Ekim 1937, İnönü’nün başbakanlıktan ayrıldığı tarihtir. Eğer bir dargınlık söz konusu ise bu aylık ödemenin o tarihte durdurulması gerekirdi. Ama bu tarihten sonra Atatürk’ün kişisel hesabından İnönü’ye ödemeler artırılarak sürdürülüyor. Ekim 1937’den Kasım 1938’e dek her ay İnönü’ye Atatürk’ün kendi hesabından gönderdiği para 3000 TL’ye çıkmıştır. Ayrıca 1924-1926 arasında, Atatürk’ün İş Bankası’ndaki hesabından İnönü’ye toplam 65 bin 150 lira gönderilmiştir. Bu ek paranın Pembe Köşk’ün genişletilmesinde ve onarımında kullanıldığı anlaşılıyor.
(Atatürk’e ait 4 No’lu hesap, İnönü’ye gönderilen aylıklar görülüyor.)
İnönü Vakfı Başkanı Özden Toker’in bir açıklamasına göre, “Atatürk aile ortamı özlemini Pembe Köşk’te gideriyordu. O’nun için bu para köşkün genişletilmesinde kullanılmıştır. Ayrıca köşkün genişletildiği ilk yıl bir yılbaşı gecesi kordiplomatiğe Atatürk, bu köşkte yemek ve balo vermiştir.”
Atatürk bu ödemeleri, “1 Aralık 1924 tarihli mektup emri ile” İş Bankası’ndaki 2 numaralı kişisel hesabından yaptırmıştır.
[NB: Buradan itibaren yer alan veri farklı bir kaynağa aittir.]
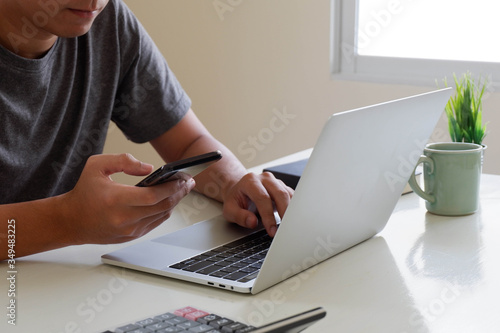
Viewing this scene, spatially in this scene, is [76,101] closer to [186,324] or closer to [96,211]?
[96,211]

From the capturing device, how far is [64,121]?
132cm

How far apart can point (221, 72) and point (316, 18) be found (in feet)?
1.57

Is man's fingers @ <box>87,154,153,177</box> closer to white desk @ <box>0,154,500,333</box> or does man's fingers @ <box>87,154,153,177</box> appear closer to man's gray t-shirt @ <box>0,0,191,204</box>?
white desk @ <box>0,154,500,333</box>

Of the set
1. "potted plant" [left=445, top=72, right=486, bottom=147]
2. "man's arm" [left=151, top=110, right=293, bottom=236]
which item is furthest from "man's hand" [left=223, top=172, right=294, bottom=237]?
"potted plant" [left=445, top=72, right=486, bottom=147]

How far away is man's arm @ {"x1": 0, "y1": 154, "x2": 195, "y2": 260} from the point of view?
0.82m

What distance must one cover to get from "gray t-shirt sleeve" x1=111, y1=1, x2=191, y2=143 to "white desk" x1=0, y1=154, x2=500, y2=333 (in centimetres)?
53

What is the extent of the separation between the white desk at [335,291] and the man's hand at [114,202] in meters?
0.05

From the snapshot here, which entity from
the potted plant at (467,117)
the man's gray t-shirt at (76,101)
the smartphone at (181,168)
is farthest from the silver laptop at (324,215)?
the man's gray t-shirt at (76,101)

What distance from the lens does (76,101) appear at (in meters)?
1.33

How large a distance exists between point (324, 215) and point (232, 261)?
5.2 inches

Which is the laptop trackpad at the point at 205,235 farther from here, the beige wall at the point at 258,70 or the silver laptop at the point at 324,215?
the beige wall at the point at 258,70

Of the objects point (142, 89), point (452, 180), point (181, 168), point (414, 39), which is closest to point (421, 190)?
point (452, 180)

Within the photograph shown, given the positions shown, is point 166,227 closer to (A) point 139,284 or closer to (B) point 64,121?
(A) point 139,284

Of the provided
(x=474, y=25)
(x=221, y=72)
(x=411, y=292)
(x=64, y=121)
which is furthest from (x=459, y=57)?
(x=411, y=292)
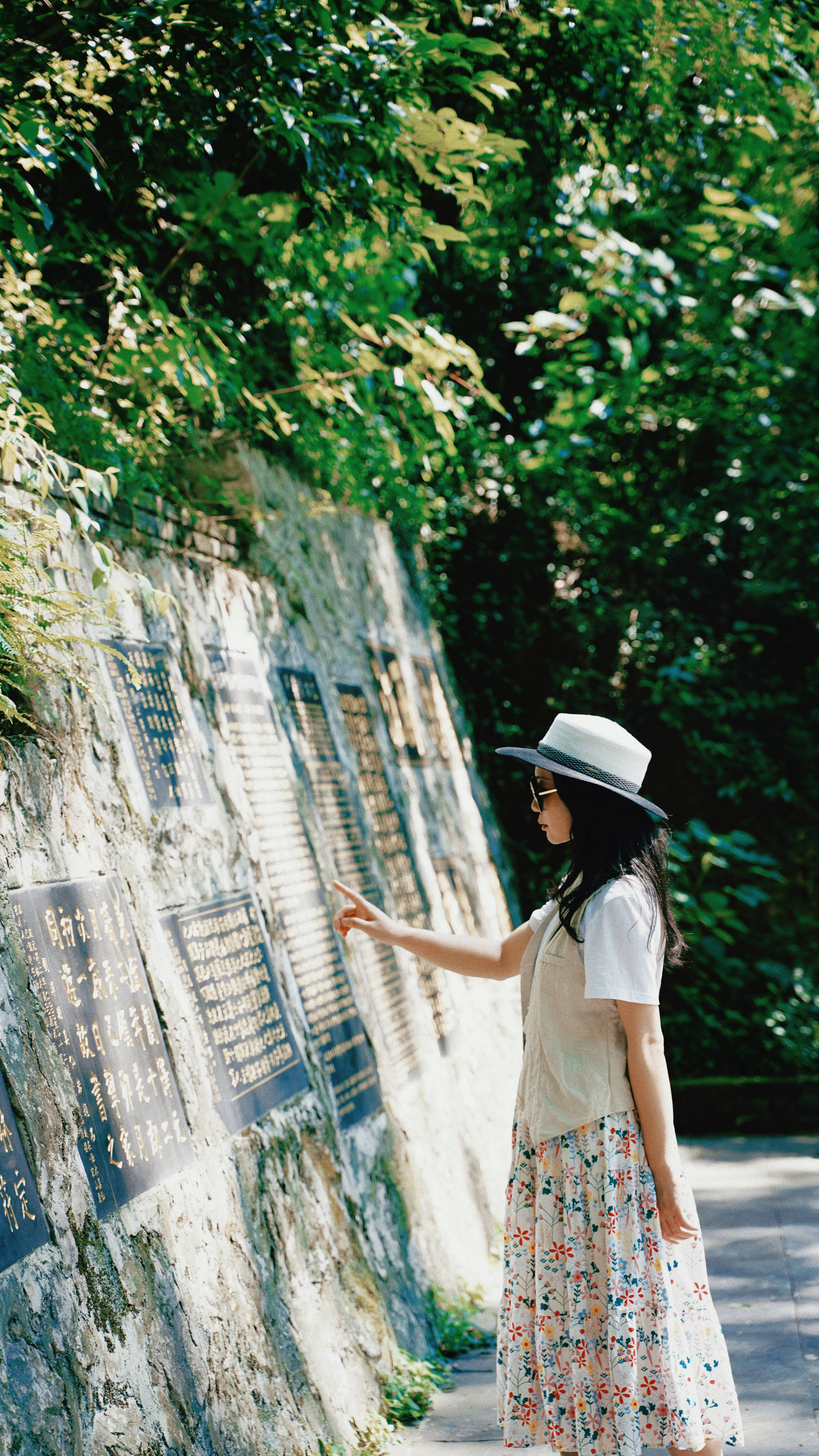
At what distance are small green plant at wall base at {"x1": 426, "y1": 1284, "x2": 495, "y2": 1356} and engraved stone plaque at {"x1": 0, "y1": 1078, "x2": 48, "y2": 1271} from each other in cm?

Atatürk’ün İş Bankası’ndaki 2 No’lu, 4 No’lu, 4 No’lu mükerrer ve 5 No’lu hesaplarının olduğu bu kitaptaki belgelerden anlaşılıyor. Atatürk’ün Ocak 1925’ten başlayarak her ay kendi kişisel hesabından para vermesi, İnönü’nün başbakanlıktan ayrıldıktan sonra bu ödemeyi yükselterek ödemeye devam etmesi, vasiyetine İnönü’nün çocuklarının öğrenimi için ayrıca bir para koyması aralarındaki bağın ne denli güçlü olduğunu gösterir.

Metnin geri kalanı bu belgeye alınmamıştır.